Sol Cesto is not a complicated game, it is definitely weird, but it’s not complicated. There isn’t an endless system of mechanics slowly uncovering as you play, like a lot of other roguelikes use to entice players. That’s no slight against it, though. Sol Cesto feels deliberately small in a very thoughtful way. Sure, there are some things to discover and the game certainly has an uncanny mysterious vibe to it but your general understanding of the game and most of its systems will be crystal clear to you after just a run or two.

At its core, Sol Cesto is about risk management. When you dive into the dungeon in Sol Cesto you’re presented with the only screen and layout you’ll see for the remainder of the game. A 4 by 4 grid of tiles populated with enemies, treasures, strawberries, or traps. This grid is flanked by all the information you’ll need to play the game. On the right you’ll find your character stats, a button to use your special power, the door you must unlock to get to the next floor, and an adorable frog that will hold all the gold you’ve gained during a run. On the opposite side of the screen you have your teeth(yes, I said teeth), an  inventory of instant-use items like potions or bombs, and a book filled with what I’ll call “Attraction percentages” that I’ll talk about in just a minute.



The goal of each screen is simple, hop to enough tiles in the dungeon grid to open the door to the next level. You do this by selecting one of the four rows. When you hover over a row all four tiles in that row will be highlighted and show you two very important pieces of information. First, it will show you a percentage in the top right corner of each tile. This is the chance that you will end up on that particular tile if you select this row. Second, the tile will show you how much damage you will take, if any, from any enemies in that row should you land on them.

That’s it. 

Again, Sol Cesto thrives in its simplicity.

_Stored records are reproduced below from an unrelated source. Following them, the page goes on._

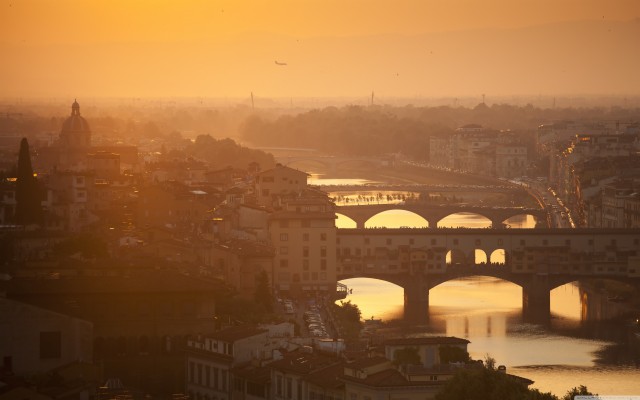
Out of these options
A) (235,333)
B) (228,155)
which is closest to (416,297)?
(235,333)

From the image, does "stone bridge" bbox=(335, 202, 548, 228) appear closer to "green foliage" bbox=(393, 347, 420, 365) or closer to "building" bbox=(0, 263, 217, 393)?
"building" bbox=(0, 263, 217, 393)

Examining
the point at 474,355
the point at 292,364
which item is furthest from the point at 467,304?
the point at 292,364

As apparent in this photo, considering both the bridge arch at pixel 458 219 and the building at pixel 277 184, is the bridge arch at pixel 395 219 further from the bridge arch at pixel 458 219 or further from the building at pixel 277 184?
the building at pixel 277 184

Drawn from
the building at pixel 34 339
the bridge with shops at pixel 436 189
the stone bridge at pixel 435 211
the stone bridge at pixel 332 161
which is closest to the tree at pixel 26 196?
the building at pixel 34 339

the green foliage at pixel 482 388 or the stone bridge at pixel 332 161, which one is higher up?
the stone bridge at pixel 332 161

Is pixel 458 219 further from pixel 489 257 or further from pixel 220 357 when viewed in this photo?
pixel 220 357

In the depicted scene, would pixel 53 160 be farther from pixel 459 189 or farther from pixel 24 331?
pixel 24 331
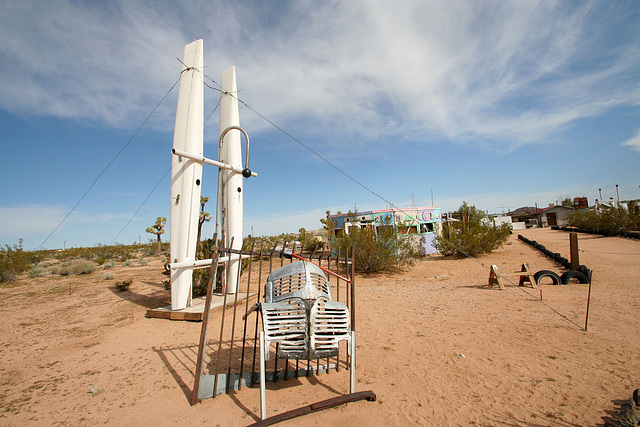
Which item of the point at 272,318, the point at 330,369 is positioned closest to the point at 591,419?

It doesn’t ask you to divine information from it. You’re presented with everything you need to know and have to try to choose the path of least resistance to survive.

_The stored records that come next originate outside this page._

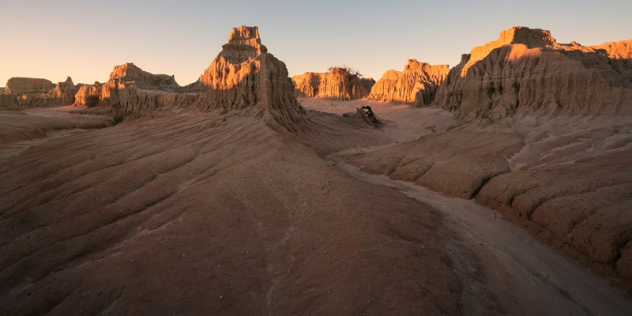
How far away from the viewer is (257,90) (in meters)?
16.2

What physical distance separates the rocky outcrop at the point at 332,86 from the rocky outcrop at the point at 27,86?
4299 centimetres

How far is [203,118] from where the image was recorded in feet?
55.0

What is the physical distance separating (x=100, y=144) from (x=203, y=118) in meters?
5.30

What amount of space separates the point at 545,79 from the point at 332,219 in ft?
52.0

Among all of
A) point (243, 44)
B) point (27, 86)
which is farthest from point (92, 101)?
point (27, 86)

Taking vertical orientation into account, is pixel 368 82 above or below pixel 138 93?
above

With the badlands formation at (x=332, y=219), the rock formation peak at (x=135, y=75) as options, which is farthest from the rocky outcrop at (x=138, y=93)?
the badlands formation at (x=332, y=219)

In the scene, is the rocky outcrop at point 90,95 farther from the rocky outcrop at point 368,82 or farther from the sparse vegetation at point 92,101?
the rocky outcrop at point 368,82

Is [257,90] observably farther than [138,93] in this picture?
No

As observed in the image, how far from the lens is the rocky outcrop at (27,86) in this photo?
4559 centimetres

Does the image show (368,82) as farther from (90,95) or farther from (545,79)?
(90,95)

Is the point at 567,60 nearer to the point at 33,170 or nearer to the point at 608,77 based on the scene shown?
the point at 608,77

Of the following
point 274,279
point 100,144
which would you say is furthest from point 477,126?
point 100,144

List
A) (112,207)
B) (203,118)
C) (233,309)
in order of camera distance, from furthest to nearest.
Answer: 1. (203,118)
2. (112,207)
3. (233,309)
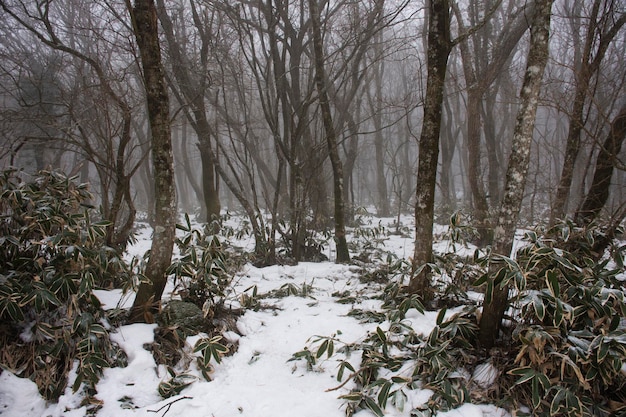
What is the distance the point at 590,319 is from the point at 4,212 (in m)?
4.97

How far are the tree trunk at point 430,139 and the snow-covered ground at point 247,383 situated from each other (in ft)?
1.40

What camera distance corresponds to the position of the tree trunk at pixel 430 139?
11.7 feet

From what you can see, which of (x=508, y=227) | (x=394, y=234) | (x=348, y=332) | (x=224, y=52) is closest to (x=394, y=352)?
(x=348, y=332)

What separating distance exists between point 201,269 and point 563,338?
3064mm

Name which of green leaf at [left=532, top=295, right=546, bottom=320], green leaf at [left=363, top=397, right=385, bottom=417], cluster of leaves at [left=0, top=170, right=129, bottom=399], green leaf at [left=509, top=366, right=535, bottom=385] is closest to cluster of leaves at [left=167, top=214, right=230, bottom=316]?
cluster of leaves at [left=0, top=170, right=129, bottom=399]

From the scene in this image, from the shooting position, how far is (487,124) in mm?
9836

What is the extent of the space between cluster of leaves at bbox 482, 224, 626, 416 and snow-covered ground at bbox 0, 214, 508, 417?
1.17 feet

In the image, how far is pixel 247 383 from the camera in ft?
9.80

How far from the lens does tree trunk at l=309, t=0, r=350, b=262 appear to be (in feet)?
19.7

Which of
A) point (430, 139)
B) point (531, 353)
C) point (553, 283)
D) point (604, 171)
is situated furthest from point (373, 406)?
point (604, 171)

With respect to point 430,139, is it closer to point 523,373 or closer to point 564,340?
point 564,340

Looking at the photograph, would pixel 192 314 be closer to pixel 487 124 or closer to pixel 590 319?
pixel 590 319

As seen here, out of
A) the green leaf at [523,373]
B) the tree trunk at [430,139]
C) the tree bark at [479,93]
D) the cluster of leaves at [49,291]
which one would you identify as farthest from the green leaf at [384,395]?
the tree bark at [479,93]

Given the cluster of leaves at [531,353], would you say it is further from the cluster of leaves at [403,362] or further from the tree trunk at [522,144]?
the tree trunk at [522,144]
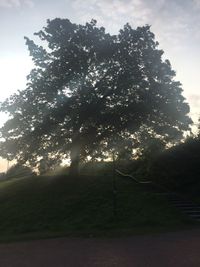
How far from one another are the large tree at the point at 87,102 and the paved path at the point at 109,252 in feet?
52.1

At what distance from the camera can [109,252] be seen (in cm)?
1694

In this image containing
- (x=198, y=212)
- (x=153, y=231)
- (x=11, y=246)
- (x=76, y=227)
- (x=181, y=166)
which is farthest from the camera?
(x=181, y=166)

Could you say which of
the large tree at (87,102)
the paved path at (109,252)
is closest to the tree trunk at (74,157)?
the large tree at (87,102)

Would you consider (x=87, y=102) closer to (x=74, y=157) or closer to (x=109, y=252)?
(x=74, y=157)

Along your journey you’ll meet a cast of characters that sit somewhere on the line between Jim Henson puppets and your worst nightmares as a child. It’s at these encounters where you’ll try to sway those attraction percentages and your own power more in your favor. More importantly it’s where you’ll pick teeth to fill up your medieval grill.

I told you this game was weird didn’t I?

The teeth are powerful modifiers that will strengthen or lower your attraction to certain kinds of tiles or maybe grant you special conditional powers. Most of these also have a potential downside depending on how you’ve built yourself. So, a tooth may grant you -25% to trap tiles but it comes with a +5% to Strength based monsters. If you’re building toward strength this is a great piece to take with you, but if you haven’t been, the dungeon just became a little more risky.

There is a meta-progression tree that fills up as you bring more gold back to the surface. So make sure you’re sending back what you can before you die. 

When you do eventually perish you’ll be met with, what I believe is, one of the greatest single pieces of pre-death animation art I’ve ever seen. Every single character has their own version and each one is as glorious as the last. 



I absolutely adore the visual design of this game. Some of it looks like it was plucked out of those weird in-between scenes from Monty Python and the Holy Grail. That very old,  unsettling 70s kind of art that somehow balances itself on the fence of nostalgia and terror. It truly has its own, distinct style. It wears its weird proudly on its sleeve in the best possible way.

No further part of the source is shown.